Fin 2020, avec une nouvelle génération de distillateurs, la distillerie s’installe sur un nouveau site au bord de la rivière Derwent, à quelques mètres du site d’origine de la distillerie. Il surplombe la zone où les premiers bagnards ont débarqué à Sullivans Cove.

On pourra donc, sans hésiter, se pencher sur les prochains embouteillages et se dire qu’au final, le whisky est aussi bon ici qu’à l’autre bout du monde. 

4 Questions à Heather Tillott : 

Comment avez-vous débuté le whisky ?

Je viens du vin à la base et puis j’ai déménagé en Tasmanie en 2015. Il y avait ici une communauté de producteurs de whisky petite mais passionnée et finalement en échangeant  avec eux j’appris que le poste de distillateur chez Sullivans se libérer. J’ai postulé et je n’ai pas regretté !

Pourriez-vous décrire une de vos journées types ?

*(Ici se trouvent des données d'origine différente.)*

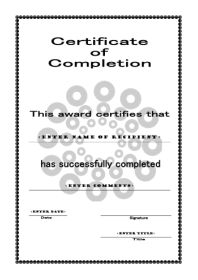 free certificate template of completion a4 portrait circles
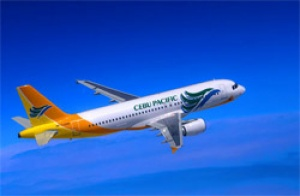 Cebu Pacific to launch new Singapore-Iloilo services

Nos journées commencent toujours par le démarrage de notre alambic (que nous appelons affectueusement Myrtle), suivi de notre panel de dégustation, où nous sentons et dégustons des échantillons de fûts, afin de surveiller la maturité. Après cela, il y a une multitude d’opérations de maintenance sur l’alambic, la gestion de la cave, de réduction ou de post-maturation, la gestion et les relations fournisseurs. Et bien sûr, de nombreuses tasses de thé avec l’équipe.

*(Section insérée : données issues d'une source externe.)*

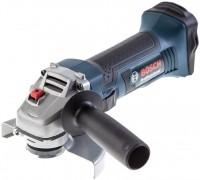 Шлифовальная машина Bosch GWS 18-125 V-Li 060193A307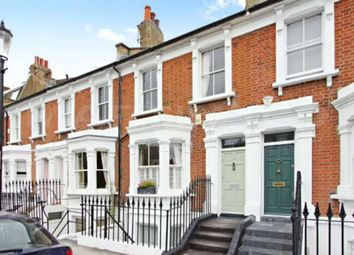 Thumbnail 2 bed terraced house to rent in Tetcott Road, London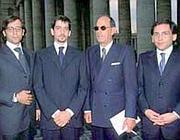 I gemelli Alessandro e Andre Angelucci, il padre Antonio,  ultimo a destra il fratello Giampaolo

Selon vous, en quoi Sullivan Coves se différencie t-il des autres whiskies ?

Je pense que la texture de nos distillats est l’une des caractéristiques les plus intéressantes. Nous faisons partie d’une communauté croissante de producteurs de spiritueux qui ne pratiquent aucune forme de filtration à froid, mais optent plutôt pour des techniques douces et lentes tout au long des processus de production privilégiant la texture finale des whiskies. La préservation de ces éléments assure une plus grande expression du terroir, et une belle expérience pour le consommateur ! Notre approche douce et réfléchie est très inspirée du Cognac, où chaque détail est soigné avec affection et des résultats extraordinaires.

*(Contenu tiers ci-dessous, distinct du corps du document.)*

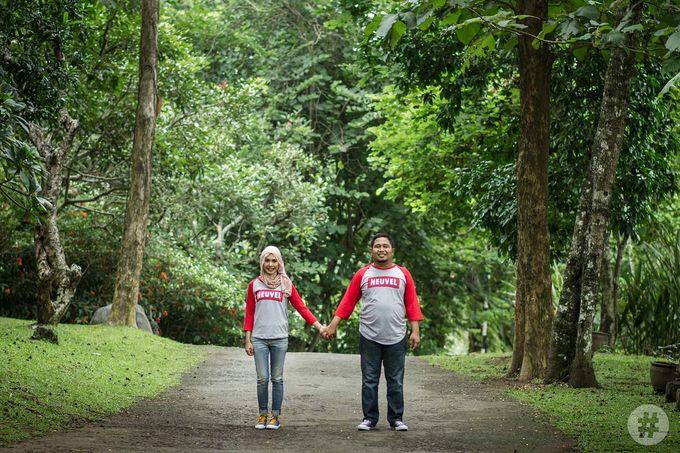Helmi & Dewi Prewedding at Plataran Hotel & Resorts by #thephotoworks - 034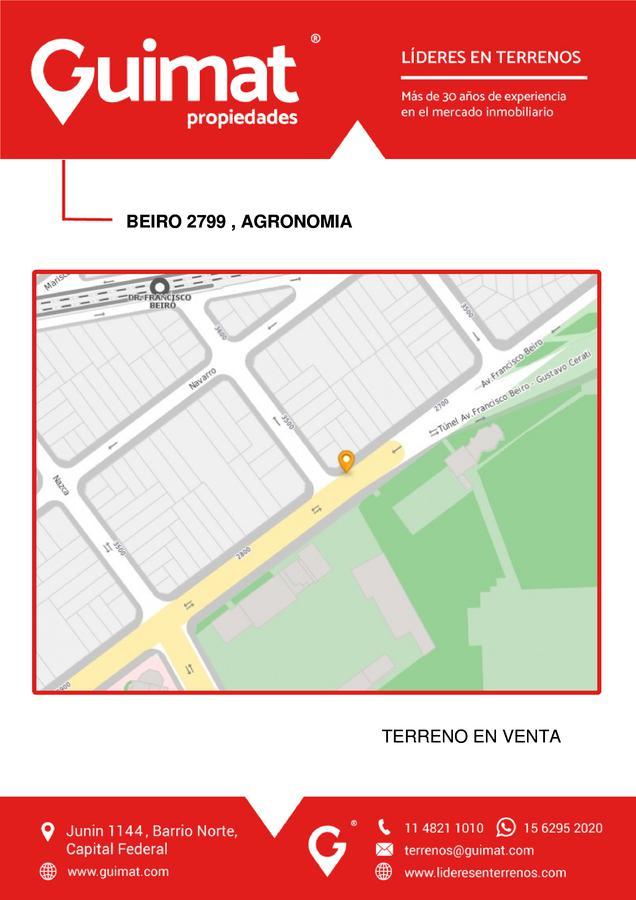 Foto Terreno en Venta en  Agronomia ,  Capital Federal  FRANCISCO BEIRÓ al 2700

Dites-m’en plus sur vos fûts – d’où viennent-ils ? Comment choisissez-vous le bois ?

Nous remplissons principalement des fûts de chêne américain ex-Bourbon, provenant directement du Kentucky, et des fûts de Tawny australiens, que nous achetons directement grâce à des relations avec des producteurs de vin fortifié australiens. Le bois et le liquide contenu précédemment (Bourbon, Tawny, Chardonnay, etc.) doivent être d’une qualité exceptionnelle. De même, la manière dont le bois est traité à la tonnellerie est déterminant pour le résultat du produit final. Nous travaillons donc exclusivement avec les meilleures tonnelleries d’Australie.